Pessoa nous dit ici que les êtres humains vivent en tournant autour d’un vide. Nous n’avons aucune idée de ce qu’est notre but et encore moins de la façon dont nous l’atteindrons. Nous éludons les autres qui se trouvent dans les mêmes conditions que nous. Pour le poète, c’est le triste jeu de la vie.
L’une des phrases du Livre de l’intranquillité sur les fantômes
Il s’agit d’une profonde et très belle réflexion de Fernando Pessoa qui nous dit: « Passer des fantômes de la foi aux spectres de la raison, c’est simplement changer de cellule ». Avec cette affirmation, le poète s’écarte des deux grands axes de la pensée occidentale: la foi et la raison.
Comme on le sait, pendant des siècles, ces deux domaines se sont disputé le règne de la pensée. La foi a renié la raison, et la raison a renié la foi. Pessoa les définit toutes deux comme imaginaires, mais aussi comme des prisons. L’une comme l’autre limitent les points de vue et confinent la pensée dans une parcelle exclusive.
Tout est imparfait
La perfection est l’un des concepts les plus abstraits et idéalistes qui soient. Il s’agit d’un fruit mental qui ne correspond à aucune réalité. L’être humain la désire tout en la rendant impossible à cause de l’éternelle non-conformité qui l’habite.
Ainsi, l’une des phrases du Livre de l’intranquillité nous dit: « Mais l’imperfection est partout; aucun crépuscule ne pourrait être plus beau qu’il ne l’est déjà, et aucune brise ne pourrait nous procurer un sommeil plus calme ». Il souligne ici que ce que l’être humain fait de la réalité n’est jamais suffisant.
La beauté de l’inutilité
Voici une très belle réflexion de Pessoa qui affirme: « Pourquoi l’art est-il beau, parce qu’il est inutile.

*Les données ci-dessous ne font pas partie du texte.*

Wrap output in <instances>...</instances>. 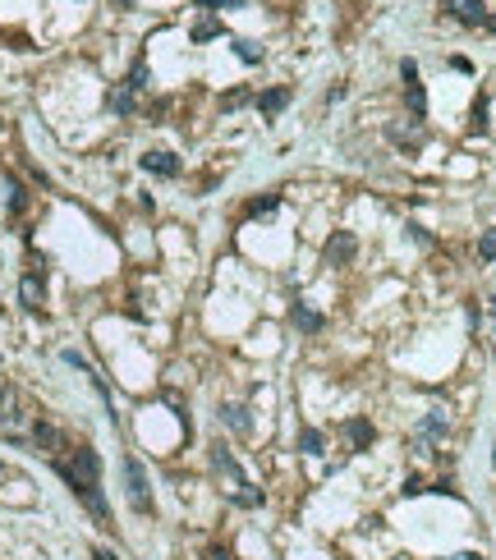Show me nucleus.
Wrapping results in <instances>:
<instances>
[{
    "label": "nucleus",
    "instance_id": "6ab92c4d",
    "mask_svg": "<svg viewBox=\"0 0 496 560\" xmlns=\"http://www.w3.org/2000/svg\"><path fill=\"white\" fill-rule=\"evenodd\" d=\"M230 501H234V506H248V510H257V506H262V492H257V487H253V483H243V487H239V492H234V496H230Z\"/></svg>",
    "mask_w": 496,
    "mask_h": 560
},
{
    "label": "nucleus",
    "instance_id": "ddd939ff",
    "mask_svg": "<svg viewBox=\"0 0 496 560\" xmlns=\"http://www.w3.org/2000/svg\"><path fill=\"white\" fill-rule=\"evenodd\" d=\"M391 138H396L400 147H409V152H414V147H419V138H423V120H409V124H396V129H391Z\"/></svg>",
    "mask_w": 496,
    "mask_h": 560
},
{
    "label": "nucleus",
    "instance_id": "2f4dec72",
    "mask_svg": "<svg viewBox=\"0 0 496 560\" xmlns=\"http://www.w3.org/2000/svg\"><path fill=\"white\" fill-rule=\"evenodd\" d=\"M492 469H496V451H492Z\"/></svg>",
    "mask_w": 496,
    "mask_h": 560
},
{
    "label": "nucleus",
    "instance_id": "1a4fd4ad",
    "mask_svg": "<svg viewBox=\"0 0 496 560\" xmlns=\"http://www.w3.org/2000/svg\"><path fill=\"white\" fill-rule=\"evenodd\" d=\"M345 437H350L354 451H368L377 432H373V423H368V418H354V423H345Z\"/></svg>",
    "mask_w": 496,
    "mask_h": 560
},
{
    "label": "nucleus",
    "instance_id": "dca6fc26",
    "mask_svg": "<svg viewBox=\"0 0 496 560\" xmlns=\"http://www.w3.org/2000/svg\"><path fill=\"white\" fill-rule=\"evenodd\" d=\"M299 451H303V455H322V451H326V437H322L317 427H303V432H299Z\"/></svg>",
    "mask_w": 496,
    "mask_h": 560
},
{
    "label": "nucleus",
    "instance_id": "9b49d317",
    "mask_svg": "<svg viewBox=\"0 0 496 560\" xmlns=\"http://www.w3.org/2000/svg\"><path fill=\"white\" fill-rule=\"evenodd\" d=\"M220 423H225L230 432H243V437H248V427H253V418H248L243 404H220Z\"/></svg>",
    "mask_w": 496,
    "mask_h": 560
},
{
    "label": "nucleus",
    "instance_id": "a211bd4d",
    "mask_svg": "<svg viewBox=\"0 0 496 560\" xmlns=\"http://www.w3.org/2000/svg\"><path fill=\"white\" fill-rule=\"evenodd\" d=\"M33 441L42 446V451H55V446H60V432H55L51 423H37V427H33Z\"/></svg>",
    "mask_w": 496,
    "mask_h": 560
},
{
    "label": "nucleus",
    "instance_id": "c85d7f7f",
    "mask_svg": "<svg viewBox=\"0 0 496 560\" xmlns=\"http://www.w3.org/2000/svg\"><path fill=\"white\" fill-rule=\"evenodd\" d=\"M446 560H483L478 551H460V556H446Z\"/></svg>",
    "mask_w": 496,
    "mask_h": 560
},
{
    "label": "nucleus",
    "instance_id": "6e6552de",
    "mask_svg": "<svg viewBox=\"0 0 496 560\" xmlns=\"http://www.w3.org/2000/svg\"><path fill=\"white\" fill-rule=\"evenodd\" d=\"M138 165H143L147 175H156V179H175L179 170H184L175 152H147V156H143V161H138Z\"/></svg>",
    "mask_w": 496,
    "mask_h": 560
},
{
    "label": "nucleus",
    "instance_id": "a878e982",
    "mask_svg": "<svg viewBox=\"0 0 496 560\" xmlns=\"http://www.w3.org/2000/svg\"><path fill=\"white\" fill-rule=\"evenodd\" d=\"M409 234H414V243H432V234L423 230V225H409Z\"/></svg>",
    "mask_w": 496,
    "mask_h": 560
},
{
    "label": "nucleus",
    "instance_id": "f8f14e48",
    "mask_svg": "<svg viewBox=\"0 0 496 560\" xmlns=\"http://www.w3.org/2000/svg\"><path fill=\"white\" fill-rule=\"evenodd\" d=\"M290 321H294L299 331H308V335L322 331V312H313V308H303V303H290Z\"/></svg>",
    "mask_w": 496,
    "mask_h": 560
},
{
    "label": "nucleus",
    "instance_id": "f3484780",
    "mask_svg": "<svg viewBox=\"0 0 496 560\" xmlns=\"http://www.w3.org/2000/svg\"><path fill=\"white\" fill-rule=\"evenodd\" d=\"M110 110H115V115H129L133 110V88L129 83H120V88L110 92Z\"/></svg>",
    "mask_w": 496,
    "mask_h": 560
},
{
    "label": "nucleus",
    "instance_id": "423d86ee",
    "mask_svg": "<svg viewBox=\"0 0 496 560\" xmlns=\"http://www.w3.org/2000/svg\"><path fill=\"white\" fill-rule=\"evenodd\" d=\"M19 303L28 308V312H42V308H46V280H42V271H37V266L19 280Z\"/></svg>",
    "mask_w": 496,
    "mask_h": 560
},
{
    "label": "nucleus",
    "instance_id": "2eb2a0df",
    "mask_svg": "<svg viewBox=\"0 0 496 560\" xmlns=\"http://www.w3.org/2000/svg\"><path fill=\"white\" fill-rule=\"evenodd\" d=\"M419 437H428V441L446 437V414H441V409H432V414H428V418L419 423Z\"/></svg>",
    "mask_w": 496,
    "mask_h": 560
},
{
    "label": "nucleus",
    "instance_id": "4468645a",
    "mask_svg": "<svg viewBox=\"0 0 496 560\" xmlns=\"http://www.w3.org/2000/svg\"><path fill=\"white\" fill-rule=\"evenodd\" d=\"M220 33H225V28H220L216 14H202V19L193 23V33H188V37H193V42H211V37H220Z\"/></svg>",
    "mask_w": 496,
    "mask_h": 560
},
{
    "label": "nucleus",
    "instance_id": "7c9ffc66",
    "mask_svg": "<svg viewBox=\"0 0 496 560\" xmlns=\"http://www.w3.org/2000/svg\"><path fill=\"white\" fill-rule=\"evenodd\" d=\"M487 28H492V33H496V14H487Z\"/></svg>",
    "mask_w": 496,
    "mask_h": 560
},
{
    "label": "nucleus",
    "instance_id": "7ed1b4c3",
    "mask_svg": "<svg viewBox=\"0 0 496 560\" xmlns=\"http://www.w3.org/2000/svg\"><path fill=\"white\" fill-rule=\"evenodd\" d=\"M400 78H405L409 115H414V120H423V115H428V92H423V83H419V65H414V60H400Z\"/></svg>",
    "mask_w": 496,
    "mask_h": 560
},
{
    "label": "nucleus",
    "instance_id": "5701e85b",
    "mask_svg": "<svg viewBox=\"0 0 496 560\" xmlns=\"http://www.w3.org/2000/svg\"><path fill=\"white\" fill-rule=\"evenodd\" d=\"M478 257H483V262H496V230H487L483 239H478Z\"/></svg>",
    "mask_w": 496,
    "mask_h": 560
},
{
    "label": "nucleus",
    "instance_id": "f03ea898",
    "mask_svg": "<svg viewBox=\"0 0 496 560\" xmlns=\"http://www.w3.org/2000/svg\"><path fill=\"white\" fill-rule=\"evenodd\" d=\"M120 473H124V492H129V506L138 510V515H152V510H156V501H152V483H147L143 460L124 455V460H120Z\"/></svg>",
    "mask_w": 496,
    "mask_h": 560
},
{
    "label": "nucleus",
    "instance_id": "f257e3e1",
    "mask_svg": "<svg viewBox=\"0 0 496 560\" xmlns=\"http://www.w3.org/2000/svg\"><path fill=\"white\" fill-rule=\"evenodd\" d=\"M55 473L65 478V487L74 496H83V492H92V487H101V455L92 451V446H74L65 460L55 455Z\"/></svg>",
    "mask_w": 496,
    "mask_h": 560
},
{
    "label": "nucleus",
    "instance_id": "39448f33",
    "mask_svg": "<svg viewBox=\"0 0 496 560\" xmlns=\"http://www.w3.org/2000/svg\"><path fill=\"white\" fill-rule=\"evenodd\" d=\"M354 253H359L354 234L350 230H336L326 239V248H322V262H326V266H345V262H354Z\"/></svg>",
    "mask_w": 496,
    "mask_h": 560
},
{
    "label": "nucleus",
    "instance_id": "bb28decb",
    "mask_svg": "<svg viewBox=\"0 0 496 560\" xmlns=\"http://www.w3.org/2000/svg\"><path fill=\"white\" fill-rule=\"evenodd\" d=\"M92 560H120V556H115L110 547H97V551H92Z\"/></svg>",
    "mask_w": 496,
    "mask_h": 560
},
{
    "label": "nucleus",
    "instance_id": "412c9836",
    "mask_svg": "<svg viewBox=\"0 0 496 560\" xmlns=\"http://www.w3.org/2000/svg\"><path fill=\"white\" fill-rule=\"evenodd\" d=\"M276 207H280V193H262V198L248 202V216H266V211H276Z\"/></svg>",
    "mask_w": 496,
    "mask_h": 560
},
{
    "label": "nucleus",
    "instance_id": "0eeeda50",
    "mask_svg": "<svg viewBox=\"0 0 496 560\" xmlns=\"http://www.w3.org/2000/svg\"><path fill=\"white\" fill-rule=\"evenodd\" d=\"M441 10L451 14L455 23H464V28H478V23H487L483 0H441Z\"/></svg>",
    "mask_w": 496,
    "mask_h": 560
},
{
    "label": "nucleus",
    "instance_id": "9d476101",
    "mask_svg": "<svg viewBox=\"0 0 496 560\" xmlns=\"http://www.w3.org/2000/svg\"><path fill=\"white\" fill-rule=\"evenodd\" d=\"M285 106H290V88H266L262 97H257V110H262L266 120H271V115H280Z\"/></svg>",
    "mask_w": 496,
    "mask_h": 560
},
{
    "label": "nucleus",
    "instance_id": "4be33fe9",
    "mask_svg": "<svg viewBox=\"0 0 496 560\" xmlns=\"http://www.w3.org/2000/svg\"><path fill=\"white\" fill-rule=\"evenodd\" d=\"M23 202H28V193H23V184H19V179H10V198H5V207H10L14 216H19V211H23Z\"/></svg>",
    "mask_w": 496,
    "mask_h": 560
},
{
    "label": "nucleus",
    "instance_id": "cd10ccee",
    "mask_svg": "<svg viewBox=\"0 0 496 560\" xmlns=\"http://www.w3.org/2000/svg\"><path fill=\"white\" fill-rule=\"evenodd\" d=\"M202 10H220V5H230V0H198Z\"/></svg>",
    "mask_w": 496,
    "mask_h": 560
},
{
    "label": "nucleus",
    "instance_id": "b1692460",
    "mask_svg": "<svg viewBox=\"0 0 496 560\" xmlns=\"http://www.w3.org/2000/svg\"><path fill=\"white\" fill-rule=\"evenodd\" d=\"M474 133H487V101H474Z\"/></svg>",
    "mask_w": 496,
    "mask_h": 560
},
{
    "label": "nucleus",
    "instance_id": "aec40b11",
    "mask_svg": "<svg viewBox=\"0 0 496 560\" xmlns=\"http://www.w3.org/2000/svg\"><path fill=\"white\" fill-rule=\"evenodd\" d=\"M234 55H239L243 65H257V60H262V46H257V42H243V37H234Z\"/></svg>",
    "mask_w": 496,
    "mask_h": 560
},
{
    "label": "nucleus",
    "instance_id": "c756f323",
    "mask_svg": "<svg viewBox=\"0 0 496 560\" xmlns=\"http://www.w3.org/2000/svg\"><path fill=\"white\" fill-rule=\"evenodd\" d=\"M207 560H234V556H230V551H211Z\"/></svg>",
    "mask_w": 496,
    "mask_h": 560
},
{
    "label": "nucleus",
    "instance_id": "393cba45",
    "mask_svg": "<svg viewBox=\"0 0 496 560\" xmlns=\"http://www.w3.org/2000/svg\"><path fill=\"white\" fill-rule=\"evenodd\" d=\"M451 69H460V74H474V65H469L464 55H451Z\"/></svg>",
    "mask_w": 496,
    "mask_h": 560
},
{
    "label": "nucleus",
    "instance_id": "20e7f679",
    "mask_svg": "<svg viewBox=\"0 0 496 560\" xmlns=\"http://www.w3.org/2000/svg\"><path fill=\"white\" fill-rule=\"evenodd\" d=\"M211 469H216L220 478H225V483H230V496L239 492L243 483H248V478H243V469H239V464H234L230 446H220V441H216V446H211Z\"/></svg>",
    "mask_w": 496,
    "mask_h": 560
}]
</instances>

Pourquoi la vie est-elle si laide ? Parce qu’elle est un tissu de buts, de desseins et d’intentions ? Tous ses chemins sont tracés pour aller d’un point à un autre. Je donnerais beaucoup pour un chemin conduisant d’un lieu d’où personne ne vient, vers un lieu où personne ne va… ».

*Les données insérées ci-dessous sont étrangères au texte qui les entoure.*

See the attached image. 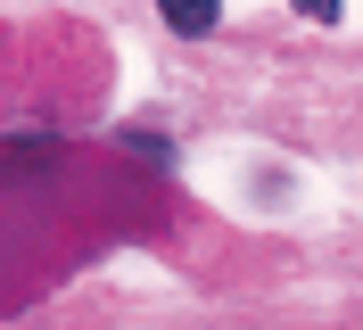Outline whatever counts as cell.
Listing matches in <instances>:
<instances>
[{"label": "cell", "instance_id": "1", "mask_svg": "<svg viewBox=\"0 0 363 330\" xmlns=\"http://www.w3.org/2000/svg\"><path fill=\"white\" fill-rule=\"evenodd\" d=\"M165 25H174V33H206V25H215V9H174Z\"/></svg>", "mask_w": 363, "mask_h": 330}]
</instances>
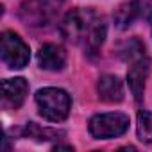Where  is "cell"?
I'll return each instance as SVG.
<instances>
[{"label": "cell", "mask_w": 152, "mask_h": 152, "mask_svg": "<svg viewBox=\"0 0 152 152\" xmlns=\"http://www.w3.org/2000/svg\"><path fill=\"white\" fill-rule=\"evenodd\" d=\"M36 104L39 115L48 122H63L72 109L70 95L61 88H43L36 93Z\"/></svg>", "instance_id": "7a4b0ae2"}, {"label": "cell", "mask_w": 152, "mask_h": 152, "mask_svg": "<svg viewBox=\"0 0 152 152\" xmlns=\"http://www.w3.org/2000/svg\"><path fill=\"white\" fill-rule=\"evenodd\" d=\"M97 91L104 102L115 104L124 100V83L116 75H102L97 83Z\"/></svg>", "instance_id": "9c48e42d"}, {"label": "cell", "mask_w": 152, "mask_h": 152, "mask_svg": "<svg viewBox=\"0 0 152 152\" xmlns=\"http://www.w3.org/2000/svg\"><path fill=\"white\" fill-rule=\"evenodd\" d=\"M150 25H152V16H150Z\"/></svg>", "instance_id": "4fadbf2b"}, {"label": "cell", "mask_w": 152, "mask_h": 152, "mask_svg": "<svg viewBox=\"0 0 152 152\" xmlns=\"http://www.w3.org/2000/svg\"><path fill=\"white\" fill-rule=\"evenodd\" d=\"M138 138L145 143H152V111H140L136 124Z\"/></svg>", "instance_id": "7c38bea8"}, {"label": "cell", "mask_w": 152, "mask_h": 152, "mask_svg": "<svg viewBox=\"0 0 152 152\" xmlns=\"http://www.w3.org/2000/svg\"><path fill=\"white\" fill-rule=\"evenodd\" d=\"M38 63L43 70L50 72H59L66 64V52L61 45L56 43H47L39 48L38 52Z\"/></svg>", "instance_id": "ba28073f"}, {"label": "cell", "mask_w": 152, "mask_h": 152, "mask_svg": "<svg viewBox=\"0 0 152 152\" xmlns=\"http://www.w3.org/2000/svg\"><path fill=\"white\" fill-rule=\"evenodd\" d=\"M143 13V4L140 0H131V2L122 4L116 13H115V23L118 29H125L129 27L136 18H140Z\"/></svg>", "instance_id": "30bf717a"}, {"label": "cell", "mask_w": 152, "mask_h": 152, "mask_svg": "<svg viewBox=\"0 0 152 152\" xmlns=\"http://www.w3.org/2000/svg\"><path fill=\"white\" fill-rule=\"evenodd\" d=\"M0 50H2V61L13 70H22L31 59L29 45L11 31L2 32V48Z\"/></svg>", "instance_id": "5b68a950"}, {"label": "cell", "mask_w": 152, "mask_h": 152, "mask_svg": "<svg viewBox=\"0 0 152 152\" xmlns=\"http://www.w3.org/2000/svg\"><path fill=\"white\" fill-rule=\"evenodd\" d=\"M90 134L97 140H111L127 132L129 116L124 113H100L95 115L88 124Z\"/></svg>", "instance_id": "277c9868"}, {"label": "cell", "mask_w": 152, "mask_h": 152, "mask_svg": "<svg viewBox=\"0 0 152 152\" xmlns=\"http://www.w3.org/2000/svg\"><path fill=\"white\" fill-rule=\"evenodd\" d=\"M107 29L104 18L93 9H72L61 23L63 38L73 45L83 47L88 56H95L100 50Z\"/></svg>", "instance_id": "6da1fadb"}, {"label": "cell", "mask_w": 152, "mask_h": 152, "mask_svg": "<svg viewBox=\"0 0 152 152\" xmlns=\"http://www.w3.org/2000/svg\"><path fill=\"white\" fill-rule=\"evenodd\" d=\"M63 2L64 0H25L20 6V18L29 27H47L57 18Z\"/></svg>", "instance_id": "3957f363"}, {"label": "cell", "mask_w": 152, "mask_h": 152, "mask_svg": "<svg viewBox=\"0 0 152 152\" xmlns=\"http://www.w3.org/2000/svg\"><path fill=\"white\" fill-rule=\"evenodd\" d=\"M145 56V45L138 39V38H131L129 41H125L120 48V57L125 61H136L140 57Z\"/></svg>", "instance_id": "8fae6325"}, {"label": "cell", "mask_w": 152, "mask_h": 152, "mask_svg": "<svg viewBox=\"0 0 152 152\" xmlns=\"http://www.w3.org/2000/svg\"><path fill=\"white\" fill-rule=\"evenodd\" d=\"M29 84L22 77L6 79L2 83V106L7 109H18L27 99Z\"/></svg>", "instance_id": "52a82bcc"}, {"label": "cell", "mask_w": 152, "mask_h": 152, "mask_svg": "<svg viewBox=\"0 0 152 152\" xmlns=\"http://www.w3.org/2000/svg\"><path fill=\"white\" fill-rule=\"evenodd\" d=\"M148 72H150V61L145 56L136 59V61H132V64L129 66L127 83H129V90H131V93H132L136 102H141V99H143L145 81L148 77Z\"/></svg>", "instance_id": "8992f818"}]
</instances>
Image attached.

L’art manque de sens pratique. Sa valeur réside dans ce qu’il est et non pas dans l’utilité qu’il pourrait avoir. Personne n’a besoin des Ménines pour vivre mais contempler cette peinture embellit notre existence. Le monde continuera à tourner avec ou sans la Tour Eiffel, mais la planète est plus belle grâce à sa présence.
Dans la vie ordinaire, c’est tout le contraire qui se passe. Les choses, et même les personnes, acquièrent de la valeur en fonction des bénéfices qu’elles donnent ou cessent de donner. Nous autres êtres humains courons derrière ce qui a une utilité. Dans ces conditions, la vie perd de sa grandeur et de sa beauté. C’est ce que Pessoa nous dit dans cette affirmation.
L’Orphelin de la Fortune
Une bonne partie du Livre de l’intranquillité n’est autre que la biographie de Fernando Pessoa, même s’il l’a signé sous le pseudonyme de Bernardo Soares. Nous retrouvons donc, dans ce texte, d’émouvantes confessions qui parlent de solitude et de détresse.
L’un des passages intimes de ce livre dit: « J’ai toujours voulu être agréable aux yeux des autres et leur indifférence m’a fait beaucoup de mal. Orphelin de la Fortune, j’ai besoin, comme tous les orphelins, d’être l’objet de l’affection de quelqu’un. Mais, en fait d’affection, je suis toujours resté un affamé, et je me suis si bien adapté à cette faim inévitable que, parfois, je ne sais même plus si j’ai besoin de me nourrir. »
Tout au long de son livre, Fernando Pessoa se définit comme quelqu’un qui a échoué, qui ne trouve aucun sens à son existence. Il est orphelin de la Fortune parce qu’il a même perdu son désir d’être heureux. Cependant, dans l’affirmation antérieure, il déclare quand même que l’amour peut être ce baume qui compense l’absence de réussites et la négation d’un destin heureux.
Fernando Pessoa est l’un des plus grands poètes de tous les temps. Le Livre de l’intranquillité nous montre la complexité de ses sentiments et la profondeur de ses réflexions. Chaque phrase est comme un petit poème prêt à être découvert par l’esprit d’un lecteur sensible.